Inhibiting DPP4 in a mouse model of HHT1 results in a shift towards regenerative macrophages and reduces fibrosis after myocardial infarction

AIMS: Hereditary Hemorrhagic Telangiectasia type-1 (HHT1) is a genetic vascular disorder caused by haploinsufficiency of the TGFβ co-receptor endoglin. Dysfunctional homing of HHT1 mononuclear cells (MNCs) towards the infarcted myocardium hampers cardiac recovery. HHT1-MNCs have elevated expression of dipeptidyl peptidase-4 (DPP4/CD26), which inhibits recruitment of CXCR4-expressing MNCs by inactivation of stromal cell-derived factor 1 (SDF1). We hypothesize that inhibiting DPP4 will restore homing of HHT1-MNCs to the infarcted heart and improve cardiac recovery. METHODS AND RESULTS: After inducing myocardial infarction (MI), wild type (WT) and endoglin heterozygous (Eng(+/-)) mice were treated for 5 days with the DPP4 inhibitor Diprotin A (DipA). DipA increased the number of CXCR4(+) MNCs residing in the infarcted Eng(+/-) hearts (Eng(+/-) 73.17±12.67 vs. Eng(+/-) treated 157.00±11.61, P = 0.0003) and significantly reduced infarct size (Eng(+/-) 46.60±9.33% vs. Eng(+/-) treated 27.02±3.04%, P = 0.03). Echocardiography demonstrated that DipA treatment slightly deteriorated heart function in Eng(+/-) mice. An increased number of capillaries (Eng(+/-) 61.63±1.43 vs. Eng(+/-) treated 74.30±1.74, P = 0.001) were detected in the infarct border zone whereas the number of arteries was reduced (Eng(+/-) 11.88±0.63 vs.

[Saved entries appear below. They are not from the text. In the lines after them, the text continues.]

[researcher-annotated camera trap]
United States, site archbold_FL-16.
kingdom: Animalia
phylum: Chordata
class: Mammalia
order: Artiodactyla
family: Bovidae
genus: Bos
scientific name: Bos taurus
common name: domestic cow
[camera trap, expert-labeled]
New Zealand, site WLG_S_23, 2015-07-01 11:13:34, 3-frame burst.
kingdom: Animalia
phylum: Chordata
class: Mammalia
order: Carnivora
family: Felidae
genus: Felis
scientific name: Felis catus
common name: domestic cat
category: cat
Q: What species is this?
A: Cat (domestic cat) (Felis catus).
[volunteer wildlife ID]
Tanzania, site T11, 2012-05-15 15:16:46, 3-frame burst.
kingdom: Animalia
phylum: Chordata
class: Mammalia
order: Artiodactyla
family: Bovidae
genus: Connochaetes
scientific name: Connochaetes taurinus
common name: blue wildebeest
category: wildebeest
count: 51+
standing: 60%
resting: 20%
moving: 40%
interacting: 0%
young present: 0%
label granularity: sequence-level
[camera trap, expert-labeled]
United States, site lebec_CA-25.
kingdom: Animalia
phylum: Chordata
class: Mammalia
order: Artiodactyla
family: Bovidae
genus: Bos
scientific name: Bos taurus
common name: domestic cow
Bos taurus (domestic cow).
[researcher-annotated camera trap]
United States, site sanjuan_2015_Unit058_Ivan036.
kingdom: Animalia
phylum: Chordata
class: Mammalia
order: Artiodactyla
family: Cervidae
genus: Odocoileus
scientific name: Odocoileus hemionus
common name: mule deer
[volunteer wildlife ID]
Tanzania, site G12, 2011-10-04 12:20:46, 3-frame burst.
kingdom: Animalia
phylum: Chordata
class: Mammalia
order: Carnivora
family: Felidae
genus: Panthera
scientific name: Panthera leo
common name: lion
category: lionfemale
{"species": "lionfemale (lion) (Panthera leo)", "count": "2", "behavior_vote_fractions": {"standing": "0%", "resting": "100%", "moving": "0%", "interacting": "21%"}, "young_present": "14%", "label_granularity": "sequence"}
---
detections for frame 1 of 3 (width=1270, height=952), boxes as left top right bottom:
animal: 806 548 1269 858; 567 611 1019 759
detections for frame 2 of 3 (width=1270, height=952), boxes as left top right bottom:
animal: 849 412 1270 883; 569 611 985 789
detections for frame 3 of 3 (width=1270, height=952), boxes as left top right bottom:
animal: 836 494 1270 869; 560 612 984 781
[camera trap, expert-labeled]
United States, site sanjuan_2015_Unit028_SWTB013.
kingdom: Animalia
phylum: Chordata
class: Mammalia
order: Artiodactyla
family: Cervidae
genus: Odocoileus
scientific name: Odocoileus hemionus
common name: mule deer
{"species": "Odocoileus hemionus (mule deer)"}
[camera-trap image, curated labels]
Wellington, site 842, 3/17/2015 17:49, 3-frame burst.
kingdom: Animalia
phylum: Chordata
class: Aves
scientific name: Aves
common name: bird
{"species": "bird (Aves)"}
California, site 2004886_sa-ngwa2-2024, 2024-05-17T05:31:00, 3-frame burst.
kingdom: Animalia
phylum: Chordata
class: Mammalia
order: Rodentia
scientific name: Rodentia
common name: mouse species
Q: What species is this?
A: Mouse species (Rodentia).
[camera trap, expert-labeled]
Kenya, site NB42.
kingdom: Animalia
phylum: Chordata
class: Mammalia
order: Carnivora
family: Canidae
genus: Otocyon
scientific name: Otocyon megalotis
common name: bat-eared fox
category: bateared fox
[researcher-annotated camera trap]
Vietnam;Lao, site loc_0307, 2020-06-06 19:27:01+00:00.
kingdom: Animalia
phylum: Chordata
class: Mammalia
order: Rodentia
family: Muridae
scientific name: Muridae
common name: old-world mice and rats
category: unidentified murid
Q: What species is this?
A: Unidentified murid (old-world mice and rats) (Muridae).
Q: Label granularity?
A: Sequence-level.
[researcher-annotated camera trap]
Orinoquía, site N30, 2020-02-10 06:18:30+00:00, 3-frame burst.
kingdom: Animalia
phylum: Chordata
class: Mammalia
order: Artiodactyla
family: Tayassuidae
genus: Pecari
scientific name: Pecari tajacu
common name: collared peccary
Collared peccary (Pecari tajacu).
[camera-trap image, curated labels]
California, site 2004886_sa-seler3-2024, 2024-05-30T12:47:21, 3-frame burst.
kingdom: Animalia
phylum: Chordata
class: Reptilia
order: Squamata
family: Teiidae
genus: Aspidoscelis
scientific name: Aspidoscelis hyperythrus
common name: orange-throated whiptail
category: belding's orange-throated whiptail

Eng(+/-) treated 6.38±0.97, P = 0.003). Interestingly, while less M2 regenerative macrophages were present in Eng(+/-) hearts prior to DipA treatment, (WT 29.88±1.52% vs. Eng(+/-) 12.34±1.64%, P<0.0001), DPP4 inhibition restored the number of M2 macrophages to wild type levels. CONCLUSIONS: In this study, we demonstrate that systemic DPP4 inhibition restores the impaired MNC homing in Eng(+/-) animals post-MI, and enhances cardiac repair, which might be explained by restoring the balance between the inflammatory and regenerative macrophages present in the heart.